Short text fragments from websites
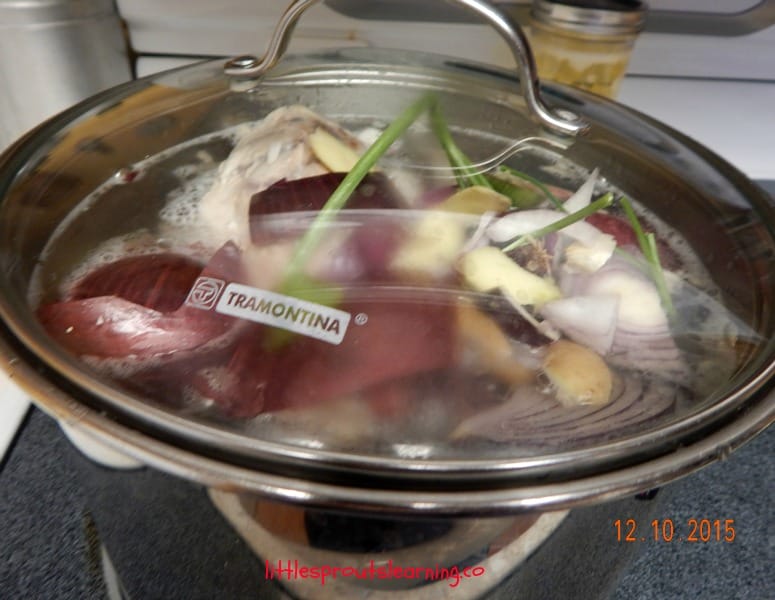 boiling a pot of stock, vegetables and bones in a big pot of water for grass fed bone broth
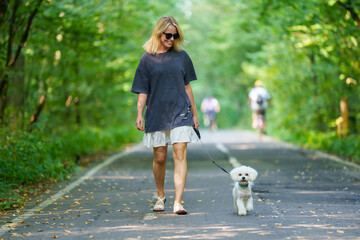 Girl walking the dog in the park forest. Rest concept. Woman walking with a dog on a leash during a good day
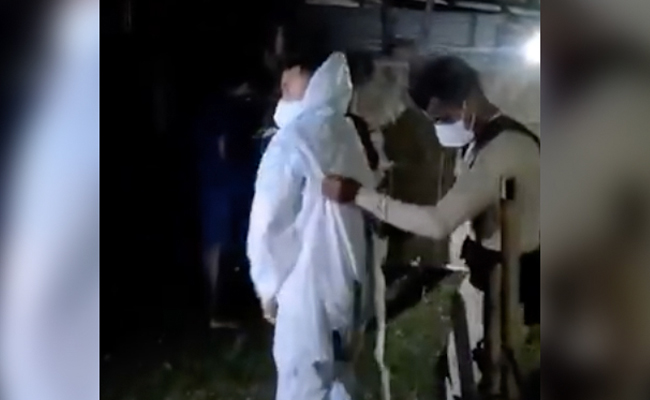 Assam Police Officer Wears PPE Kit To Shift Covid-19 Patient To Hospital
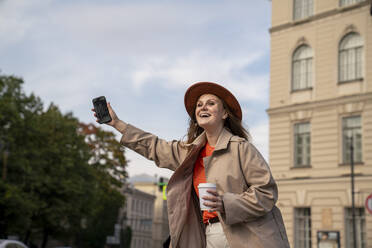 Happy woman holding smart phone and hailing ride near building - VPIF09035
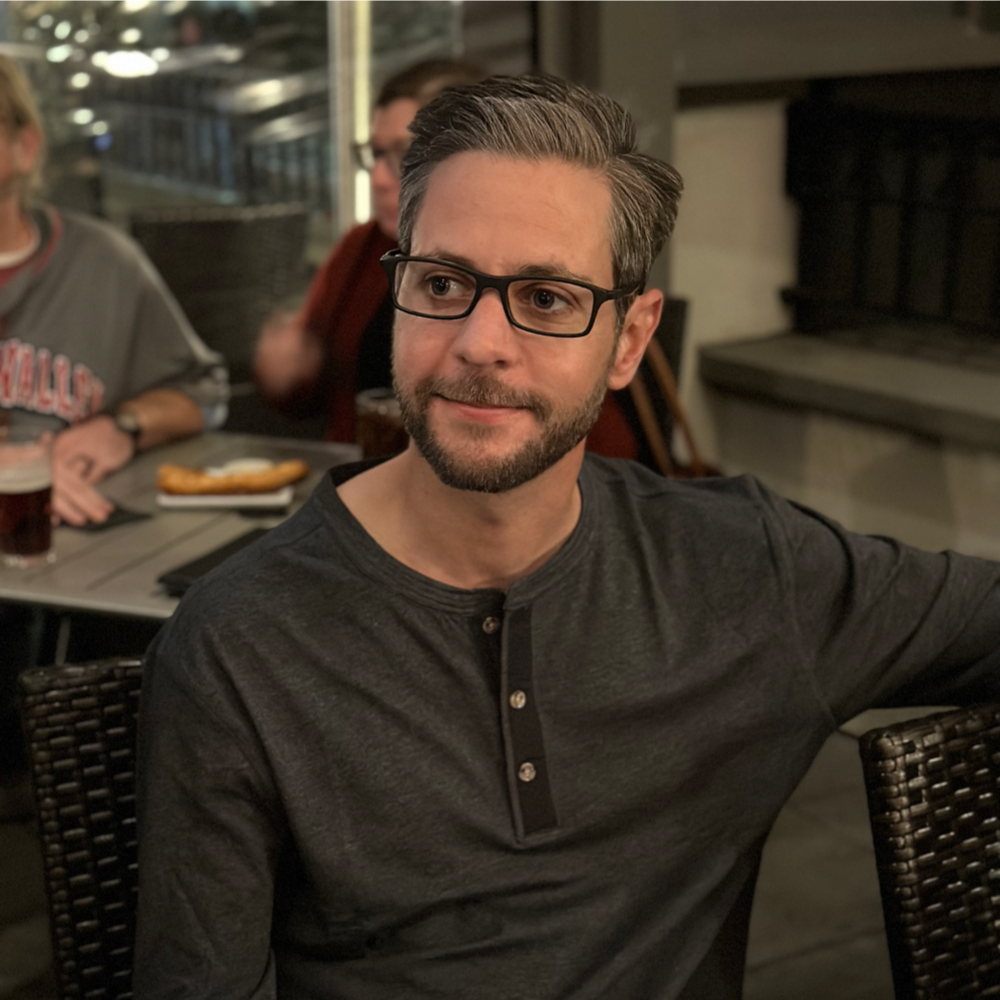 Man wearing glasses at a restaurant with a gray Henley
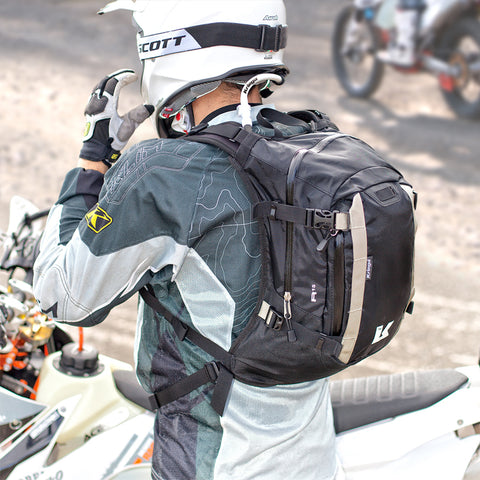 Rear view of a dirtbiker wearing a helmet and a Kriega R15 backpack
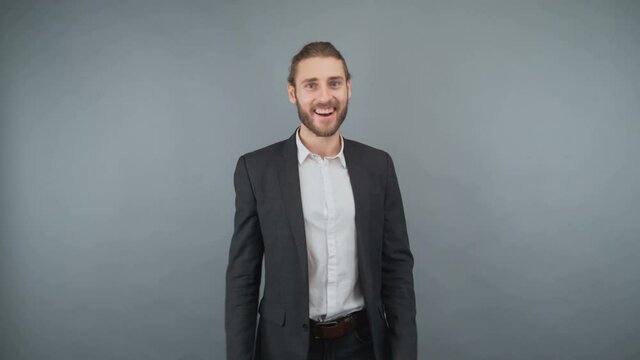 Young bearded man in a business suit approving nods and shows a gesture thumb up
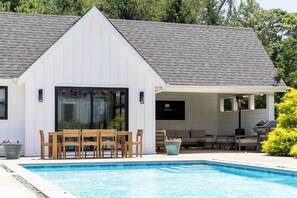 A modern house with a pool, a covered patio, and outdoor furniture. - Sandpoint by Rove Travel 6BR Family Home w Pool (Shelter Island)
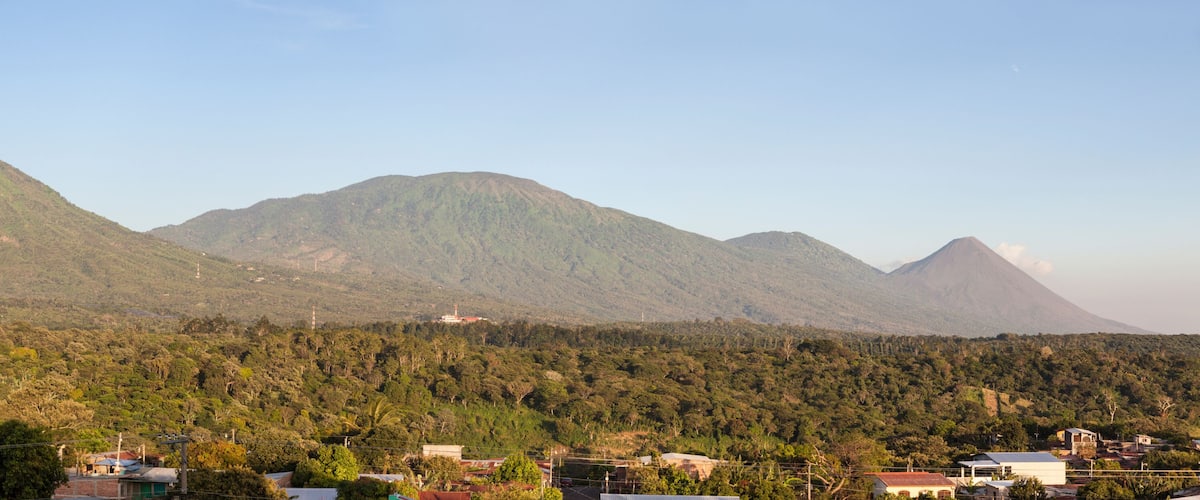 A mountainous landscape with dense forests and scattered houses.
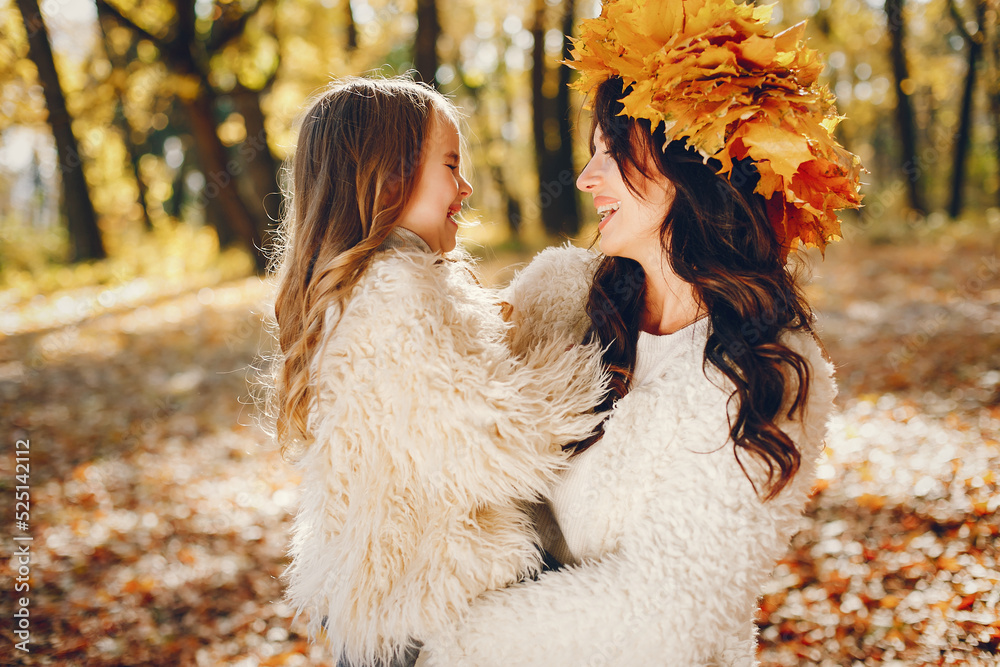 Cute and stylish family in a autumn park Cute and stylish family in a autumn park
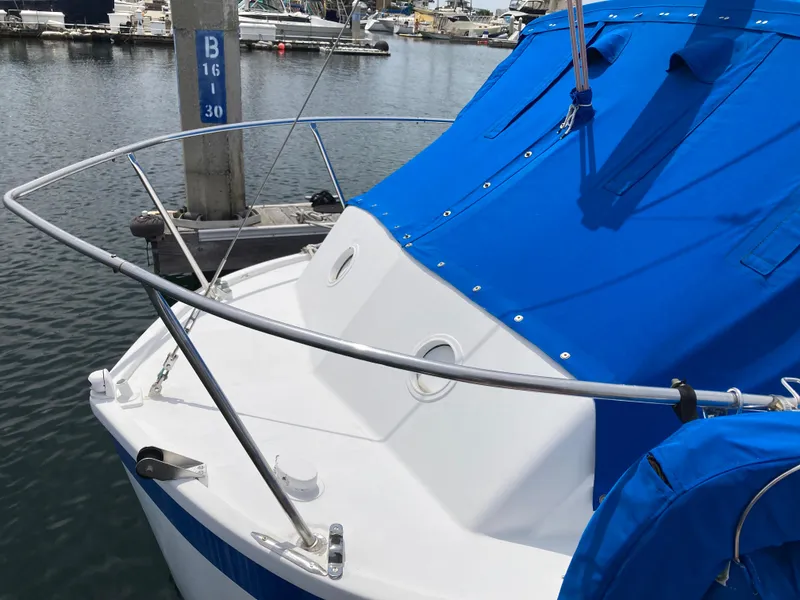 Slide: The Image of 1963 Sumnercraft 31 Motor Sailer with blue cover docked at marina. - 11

> **AIM OF THE EXERCISE**
Rewrite all of the text in the listing above, replacing "park" with "garden" wherever it appears and leaving everything else unchanged. Omit the pictures from the answer.

> **RESPONSE TO THIS TASK**
 boiling a pot of stock, vegetables and bones in a big pot of water for grass fed bone broth
 Girl walking the dog in the garden forest. Rest concept. Woman walking with a dog on a leash during a good day
 Assam Police Officer Wears PPE Kit To Shift Covid-19 Patient To Hospital
 Happy woman holding smart phone and hailing ride near building - VPIF09035
 Man wearing glasses at a restaurant with a gray Henley
 Rear view of a dirtbiker wearing a helmet and a Kriega R15 backpack
 Young bearded man in a business suit approving nods and shows a gesture thumb up
 A modern house with a pool, a covered patio, and outdoor furniture. - Sandpoint by Rove Travel 6BR Family Home w Pool (Shelter Island)
 A mountainous landscape with dense forests and scattered houses.
 Cute and stylish family in a autumn garden Cute and stylish family in a autumn garden
 Slide: The Image of 1963 Sumnercraft 31 Motor Sailer with blue cover docked at marina. - 11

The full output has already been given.